> [Task goal]: What you return should match the records below exactly.

> [Task input]:
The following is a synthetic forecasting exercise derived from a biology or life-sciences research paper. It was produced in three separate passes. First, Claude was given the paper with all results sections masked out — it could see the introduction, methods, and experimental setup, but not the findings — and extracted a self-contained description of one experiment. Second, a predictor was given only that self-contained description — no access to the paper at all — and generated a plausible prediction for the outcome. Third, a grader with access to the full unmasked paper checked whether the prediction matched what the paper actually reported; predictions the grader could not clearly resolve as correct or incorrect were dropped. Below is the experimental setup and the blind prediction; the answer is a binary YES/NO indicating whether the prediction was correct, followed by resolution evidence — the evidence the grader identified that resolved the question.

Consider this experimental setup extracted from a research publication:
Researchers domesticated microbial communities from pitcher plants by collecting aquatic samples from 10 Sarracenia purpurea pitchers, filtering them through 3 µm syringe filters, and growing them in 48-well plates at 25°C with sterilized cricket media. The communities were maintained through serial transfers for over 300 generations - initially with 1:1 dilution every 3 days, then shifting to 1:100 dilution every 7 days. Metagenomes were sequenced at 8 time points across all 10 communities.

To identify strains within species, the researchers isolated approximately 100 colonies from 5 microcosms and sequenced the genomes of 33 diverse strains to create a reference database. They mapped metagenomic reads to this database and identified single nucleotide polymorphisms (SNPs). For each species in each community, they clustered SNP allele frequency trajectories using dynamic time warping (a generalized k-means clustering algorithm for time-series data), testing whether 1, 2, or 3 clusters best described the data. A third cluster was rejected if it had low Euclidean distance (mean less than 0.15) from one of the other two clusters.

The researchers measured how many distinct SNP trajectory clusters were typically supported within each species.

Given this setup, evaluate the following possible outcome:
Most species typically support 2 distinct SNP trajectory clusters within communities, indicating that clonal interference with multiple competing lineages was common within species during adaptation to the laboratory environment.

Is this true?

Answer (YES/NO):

> [Response for this exercise]:
The following is a synthetic forecasting exercise derived from a biology or life-sciences research paper. It was produced in three separate passes. First, Claude was given the paper with all results sections masked out — it could see the introduction, methods, and experimental setup, but not the findings — and extracted a self-contained description of one experiment. Second, a predictor was given only that self-contained description — no access to the paper at all — and generated a plausible prediction for the outcome. Third, a grader with access to the full unmasked paper checked whether the prediction matched what the paper actually reported; predictions the grader could not clearly resolve as correct or incorrect were dropped. Below is the experimental setup and the blind prediction; the answer is a binary YES/NO indicating whether the prediction was correct, followed by resolution evidence — the evidence the grader identified that resolved the question.

Consider this experimental setup extracted from a research publication:
Researchers domesticated microbial communities from pitcher plants by collecting aquatic samples from 10 Sarracenia purpurea pitchers, filtering them through 3 µm syringe filters, and growing them in 48-well plates at 25°C with sterilized cricket media. The communities were maintained through serial transfers for over 300 generations - initially with 1:1 dilution every 3 days, then shifting to 1:100 dilution every 7 days. Metagenomes were sequenced at 8 time points across all 10 communities.

To identify strains within species, the researchers isolated approximately 100 colonies from 5 microcosms and sequenced the genomes of 33 diverse strains to create a reference database. They mapped metagenomic reads to this database and identified single nucleotide polymorphisms (SNPs). For each species in each community, they clustered SNP allele frequency trajectories using dynamic time warping (a generalized k-means clustering algorithm for time-series data), testing whether 1, 2, or 3 clusters best described the data. A third cluster was rejected if it had low Euclidean distance (mean less than 0.15) from one of the other two clusters.

The researchers measured how many distinct SNP trajectory clusters were typically supported within each species.

Given this setup, evaluate the following possible outcome:
Most species typically support 2 distinct SNP trajectory clusters within communities, indicating that clonal interference with multiple competing lineages was common within species during adaptation to the laboratory environment.

Is this true?

Answer (YES/NO):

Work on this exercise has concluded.